> **ACTIVITY**:
Rewrite all the rows below as a numbered list, skipping any blank lines and leaving out the pictures.

Caption snippets from web pages
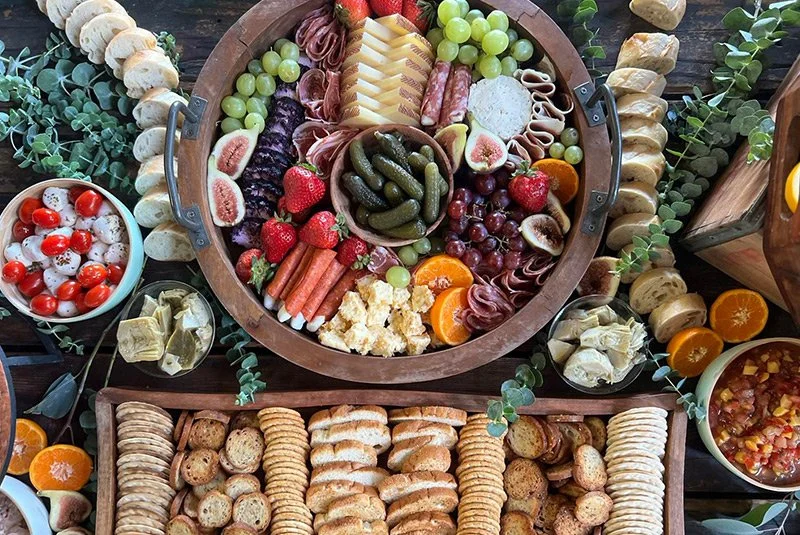 Charcuterie board with cheeses, grapes, figs, strawberries, pickles, meats, crackers, and assorted fruits, accompanied by bowls of cherry tomatoes, artichokes, and a vegetable salad, decorated with eucalyptus leaves.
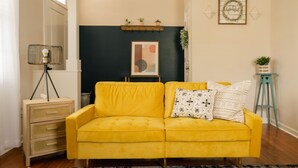 Ein gelbes Sofa mit gemusterten Kissen, ein kleiner Tisch mit einer Pflanze und ein gerahmtes Kunstwerk an der Wand.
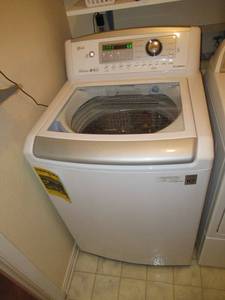 lot 31 image: LG WASHING MACHINE MODEL# WT5270CW INVERTER DIRECT DRIVE WITH TRUE BALANCE TOP LOADING WITH CLEAR DIAMOND GLASS LID. DUAL LED DISPLAY, STAINLESS STEEL DRUM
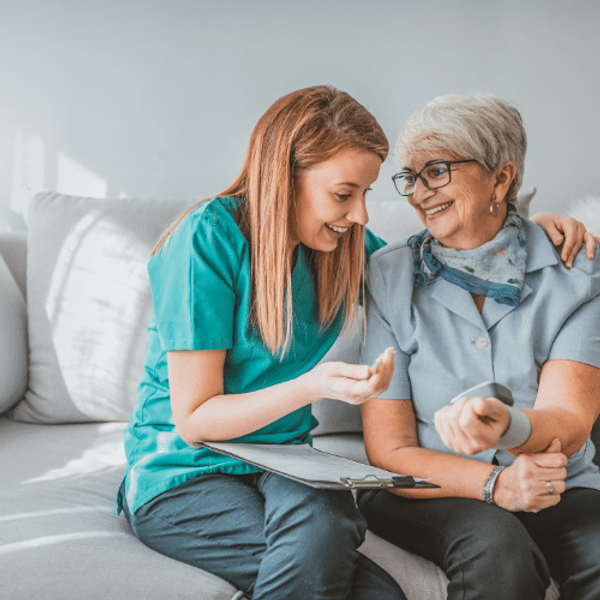 A young woman checking an older woman's blood pressure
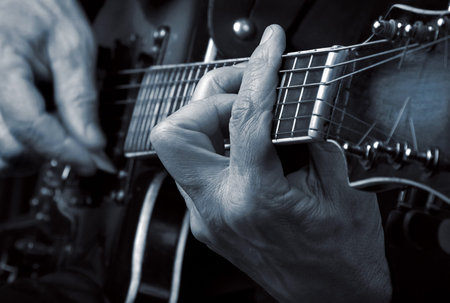 Guitarist hands and guitar close up. playing electric guitar black and white
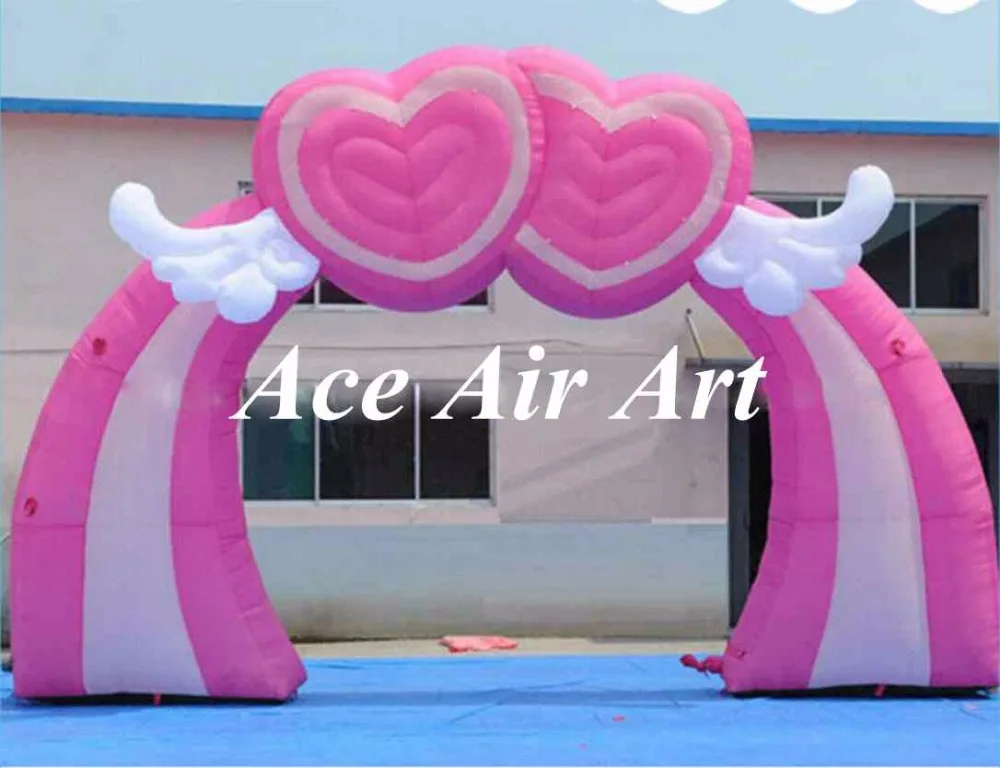 

custom pink inflatable event arch with flying heart for wedding decoration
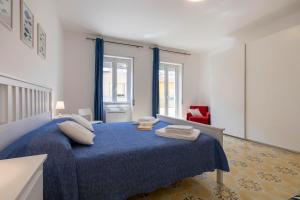 Un dormitorio con una cama azul con toallas. en San Giovanni Lido, en Alghero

> **EXERCISE ANSWER**:
1.  Charcuterie board with cheeses, grapes, figs, strawberries, pickles, meats, crackers, and assorted fruits, accompanied by bowls of cherry tomatoes, artichokes, and a vegetable salad, decorated with eucalyptus leaves.
2.  Ein gelbes Sofa mit gemusterten Kissen, ein kleiner Tisch mit einer Pflanze und ein gerahmtes Kunstwerk an der Wand.
3.  lot 31 image: LG WASHING MACHINE MODEL# WT5270CW INVERTER DIRECT DRIVE WITH TRUE BALANCE TOP LOADING WITH CLEAR DIAMOND GLASS LID. DUAL LED DISPLAY, STAINLESS STEEL DRUM
4.  A young woman checking an older woman's blood pressure
5.  Guitarist hands and guitar close up. playing electric guitar black and white
6. custom pink inflatable event arch with flying heart for wedding decoration
7.  Un dormitorio con una cama azul con toallas. en San Giovanni Lido, en Alghero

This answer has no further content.